El Nino La Nina Essay, Research Paper
As the easterly trade winds decrease, the western Pacific’s warm water flows toward the Americas. This giant mass of warm water flows over the colder water of the eastern Pacific. As this occurs, we get what is called El Nino, or the child. Its name (”the child”) is derived from its arrival during the Christmas season. Typical weather patterns of El Nino include an increase in surface temperatures as well as an increase in cloud cover over the equator. Also, for unknown reasons, a large high pressure system is formed over Australia while a low pressure system is formed over the central Pacific. Because winds move out of a high and into a low, the clouds that were formed over the Equator, are blown easterly towards the western seaboard. Also, the Jet Stream is altered so that it blows directly over the Atlantic Ocean, thus dramatically decreasing hurricanes for that year.

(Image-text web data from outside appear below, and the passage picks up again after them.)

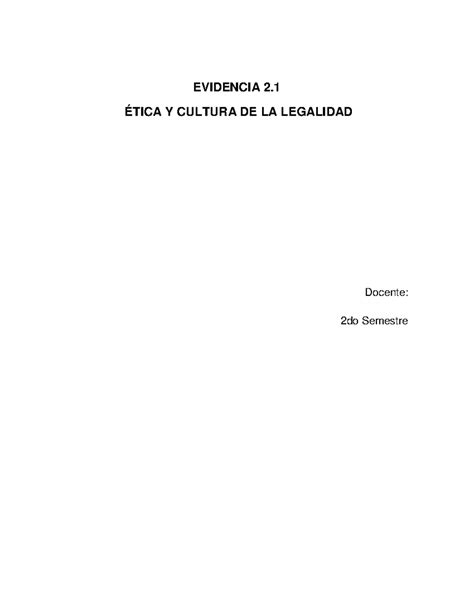 Evidencia 2 EVIDENCIA 2 ÉTICA Y CULTURA DE LA LEGALIDAD Docente 2do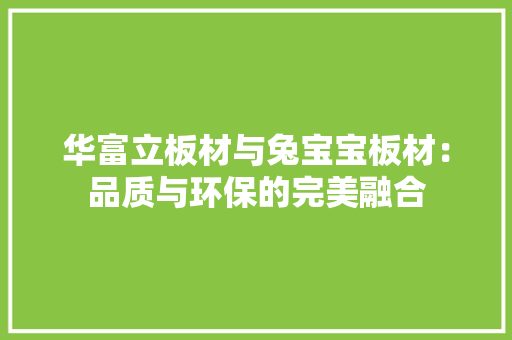 华富立板材与兔宝宝板材：品质与环保的完美融合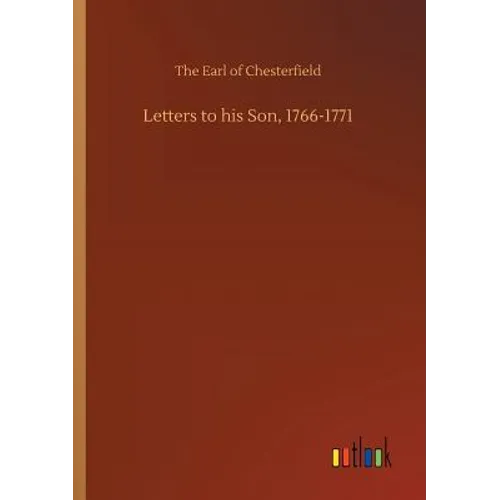 Letters to his Son, 1766-1771 - Paperback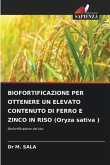 BIOFORTIFICAZIONE PER OTTENERE UN ELEVATO CONTENUTO DI FERRO E ZINCO IN RISO (Oryza sativa )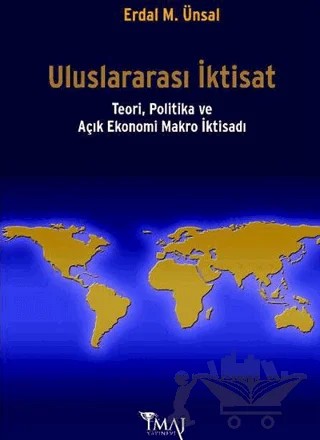 Uluslararası İktisat – Erdal M. Ünsal – İmaj Yayıncılık kitap kapağı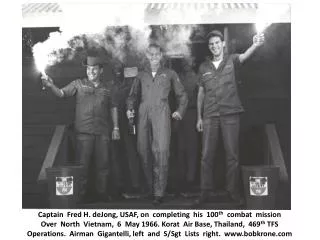 Captain Fred H. d eJong , USAF, on completing his 100 th combat mission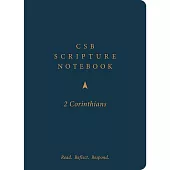 CSB Scripture Notebook, 2 Corinthians: Read. Reflect. Respond.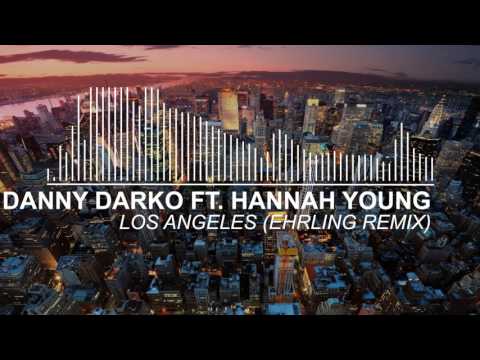 Ehrling - Danny Darko Ft. Hannah Young - Los Angeles (Ehrling Remix)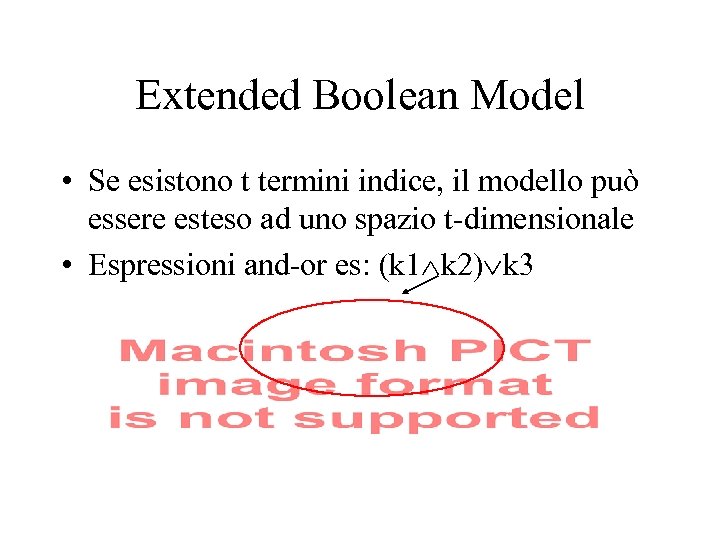 Extended Boolean Model • Se esistono t termini indice, il modello può essere esteso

But when the warm waters brought on by El Nino recede, the cold waters of the Pacific Ocean move eastward and bring with it La Nina, the little girl. La Nina has a variety of different names such as El Viejo, anti-El Nino or simply “cold event”. When the warmer Pacific water is pushed westward by the trade winds, that water flows toward Asia and makes room for the colder, deep sea water, to rise and flow to the Americas. Because cold water doesn’t evaporate, there is a large reduction in the formation of storm clouds. The weather patterns of La Nina are basically an exact opposite of El Nino. Strong high pressure systems form over the Pacific and low pressure systems are discovered over Australia. Westerly trade winds push the warm waters west. The once thick cloud cover over the equator is split. Because of the opposite pressure systems, the Jet Stream is severely distorted and Atlantic storms gain strength, and numbers. Also, the hurricane season is more severe because of the Jet Stream alteration.

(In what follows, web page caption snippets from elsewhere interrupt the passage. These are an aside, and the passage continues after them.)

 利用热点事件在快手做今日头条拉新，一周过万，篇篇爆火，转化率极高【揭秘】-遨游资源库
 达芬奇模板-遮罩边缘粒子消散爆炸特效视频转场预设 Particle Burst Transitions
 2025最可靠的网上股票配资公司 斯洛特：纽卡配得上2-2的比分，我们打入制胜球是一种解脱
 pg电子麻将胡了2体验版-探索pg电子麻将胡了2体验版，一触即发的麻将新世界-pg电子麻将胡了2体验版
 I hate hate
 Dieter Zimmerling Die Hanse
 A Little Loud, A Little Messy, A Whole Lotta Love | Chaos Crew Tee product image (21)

To compare El Nino and La Nina I made three different charts. Each one of the charts represents a different climatic change, temperature variation, rainfall and snowfall. The data was taken over a period of the three months of December, January, and February for the past two years. Also included in the charts are the daily and monthly normals (The “normal” was based on monthly records for the past 60 years). All the data was gathered from the NWS web site for the Albany Airport. Included with the charts is all the corresponding data.

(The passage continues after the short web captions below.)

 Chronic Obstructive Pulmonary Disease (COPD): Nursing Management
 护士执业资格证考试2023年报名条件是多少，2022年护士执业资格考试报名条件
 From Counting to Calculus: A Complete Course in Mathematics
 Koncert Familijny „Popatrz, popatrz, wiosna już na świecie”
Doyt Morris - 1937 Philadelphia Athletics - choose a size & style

From my charts I discovered many different and interesting things. One thing I found was that El Nino produced a truly a warmer than average winter. Also I discovered that La Nina was not necessarily a colder winter but a more extreme one (extreme meaning large variations of hot and cold temperatures). I also drew several conclusions from the snowfall data. One thing was that El Nino doesn’t have quite as much snow as a normal winter does. Unfortunately, by looking at La Nina’s data, the snowfall was very unpredictable and inconclusive. Surprisingly, the rainfall data was very different from the expected amounts. Since La Nina winters are colder, they are said not to have as much rain as normal, but in this case it had the most out of the three. Another surprise was that El Nino is a much warmer winter but it didn’t have the amounts of rain that La Nina did.
In conclusion, I believe that El Nino and La Nina both affect the Northeast’s climate. Although it doesn’t affect us as dramatically as on the West Coast, these two climatic phenomenons are very unpredictable and still can alter our seasons.